Agencies must draft solicitations and RFPs with enough detail that prospective offerors can determine if they are qualified to perform the work as well as be able to submit an educated offer.

But how much detail is the agency required to provide in a solicitation? In some cases, GAO has allowed fairly generic language to suffice.  

GAO recently considered the level of detail needed in Al Baz 2000 Trading & Contracting Company, W.L.C., B-416622.2 (2018). This protest involved a Navy solicitation for transportation services at various locations throughout the Middle East. On September 17, 2018, the Navy issued an amended RFP containing the following:

The Contractor shall, without additional expense to the Government, obtain all required permits, licenses, and authorizations to perform services under this contract and comply with all applicable local laws, regulations, and ordinances. Provide evidence of such permits and licenses to the Contracting Officer before services commence and at other times as requested by the Contracting Officer.

Al Baz protested, saying that the solicitation needed more detail. Instead of referencing “all applicable local laws, regulations and ordinances” language, Al Baz thought that the RFP should “expressly state that a UAE limousine license, in particular, is required.” The UAE, as with most large U.S. cities, is very strict on who may transport people to and from their destinations.

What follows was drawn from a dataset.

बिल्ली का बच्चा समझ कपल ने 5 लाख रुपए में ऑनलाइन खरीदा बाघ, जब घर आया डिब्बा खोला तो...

In denying Al Baz’s protest, GAO noted that an agency is only obligated to provide sufficient detail that allows offerors a meaningful opportunity to fairly respond. Agencies, however, are not required to describe each and every local law or requirement that contractors must follow. GAO recognized the limitations of government contracting officers when it said that officers “are not competent to pass upon the question of whether a particular local license or permit [is] required[.]” Knowing which licenses and permits are required is, instead, the responsibility of the contractor.

If this argument sounds familiar, you may recall Haley Claxton’s recent post where the government denied a bid protest because the protestor relied on the generic “industry standard” classification instead of detailing how the work would be performed. Here, GAO takes a similar approach by making a generalized statement in the RFP and relying on offerors to provide sufficient detail as to how they will satisfy the terms of the RFP.

Be cautious if you come across a solicitation or RFP with broad, sweeping language regarding local laws and regulations. While the government does not expect its officers to be familiar with these local laws and regulations, it does expect contractors to know, and abide by, them.